• _ASSIGNED TASK_: Copy every entry below exactly, and keep out the pictures.

═══ MATERIAL FOR THE TASK ═══

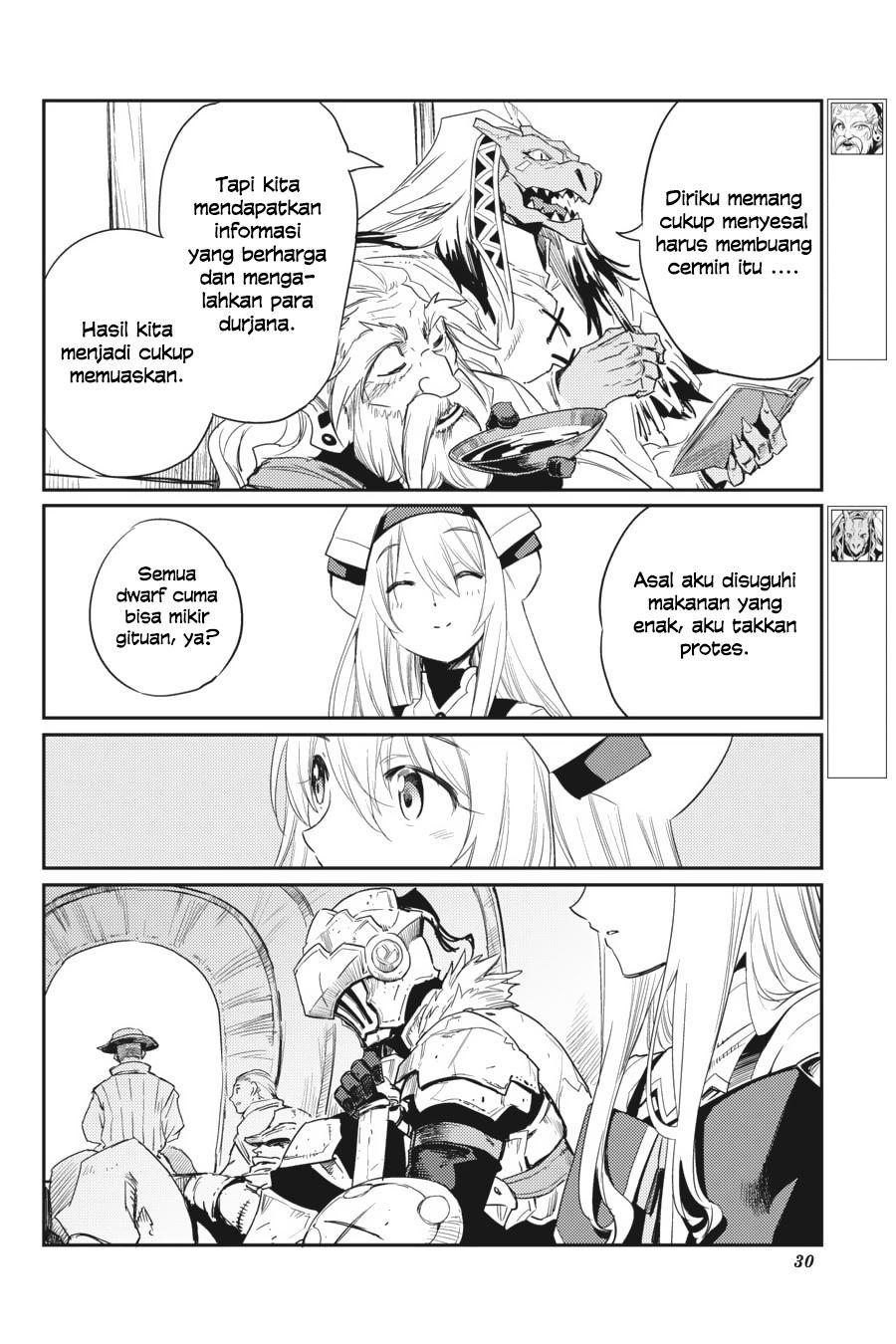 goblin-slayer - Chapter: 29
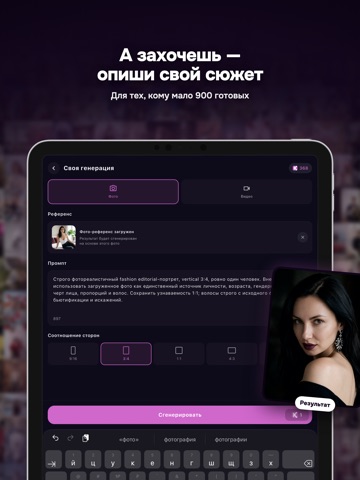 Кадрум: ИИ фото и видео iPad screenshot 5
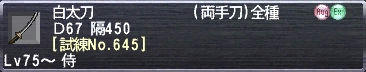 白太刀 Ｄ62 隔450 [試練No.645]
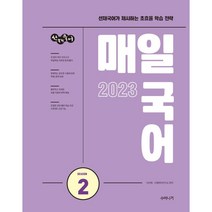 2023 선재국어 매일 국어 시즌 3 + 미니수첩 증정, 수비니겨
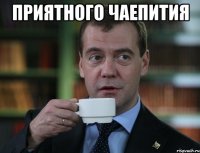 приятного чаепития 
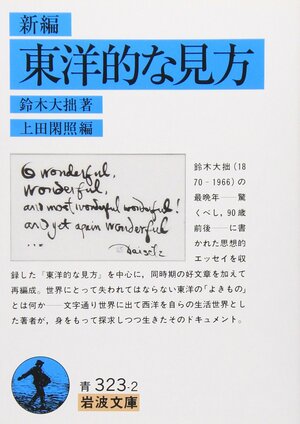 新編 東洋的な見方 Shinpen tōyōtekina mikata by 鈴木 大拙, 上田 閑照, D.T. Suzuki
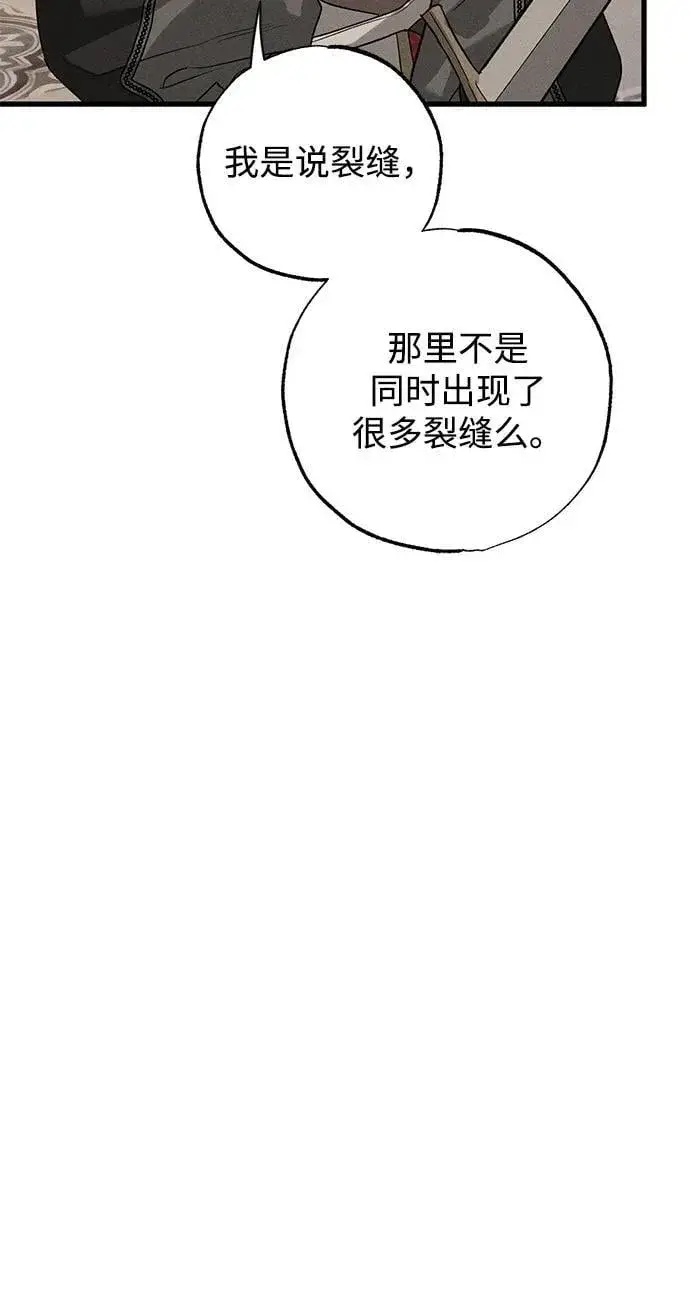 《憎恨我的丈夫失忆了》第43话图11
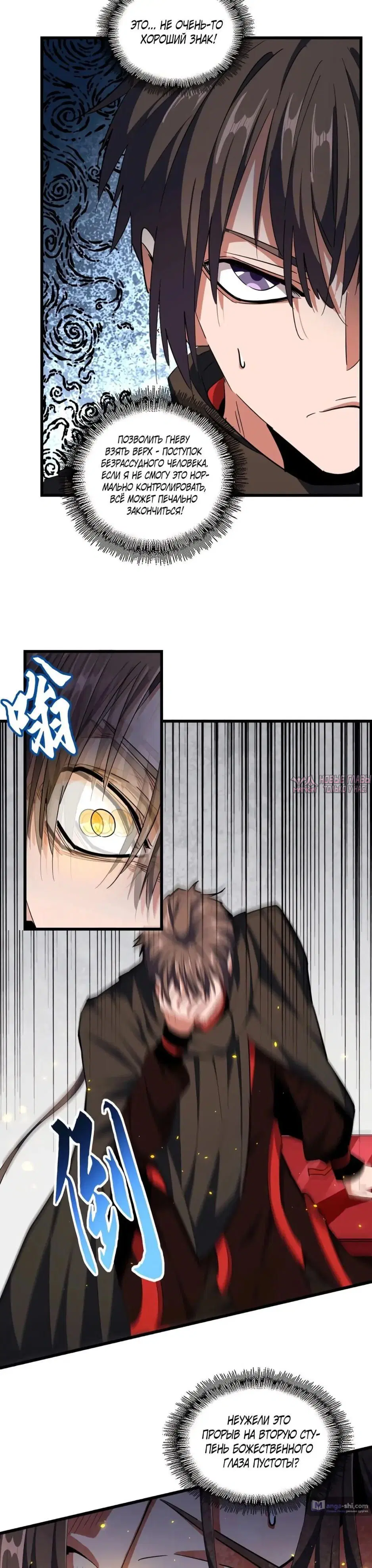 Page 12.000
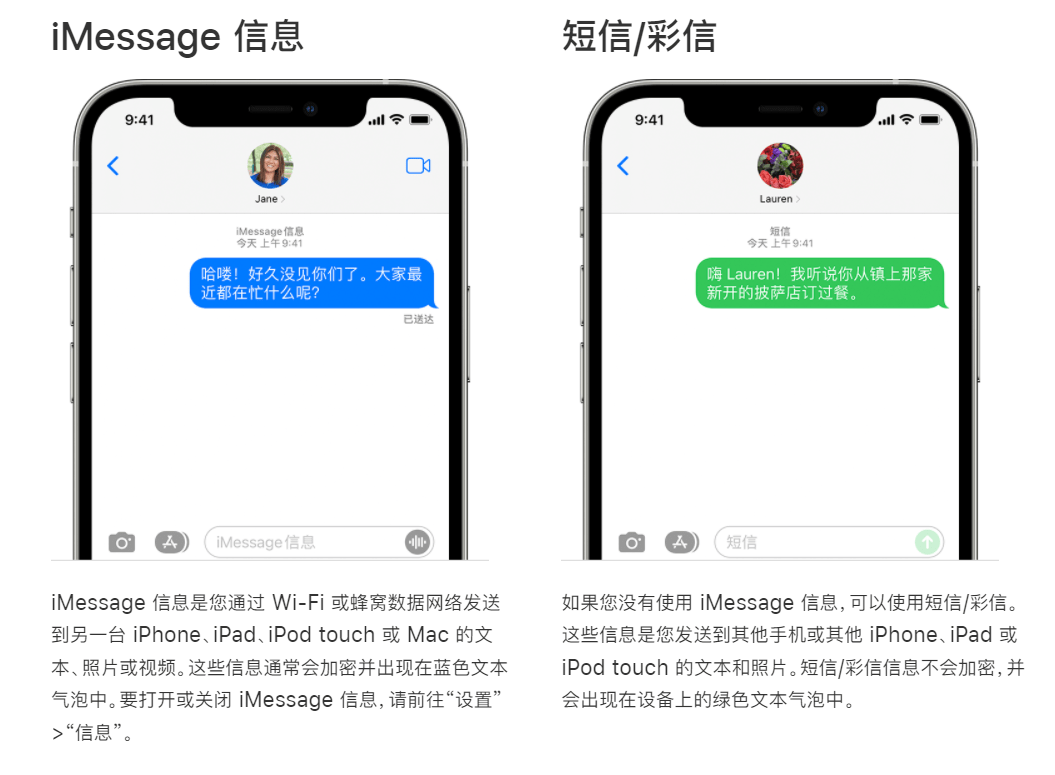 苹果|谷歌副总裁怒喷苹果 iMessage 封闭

═══

• _ANSWER BELOW_:
 goblin-slayer - Chapter: 29
 Кадрум: ИИ фото и видео iPad screenshot 5
 白太刀 Ｄ62 隔450 [試練No.645]
 2023 선재국어 매일 국어 시즌 3 + 미니수첩 증정, 수비니겨
 приятного чаепития 
 新編 東洋的な見方 Shinpen tōyōtekina mikata by 鈴木 大拙, 上田 閑照, D.T. Suzuki
 《憎恨我的丈夫失忆了》第43话图11
 Page 12.000
 苹果|谷歌副总裁怒喷苹果 iMessage 封闭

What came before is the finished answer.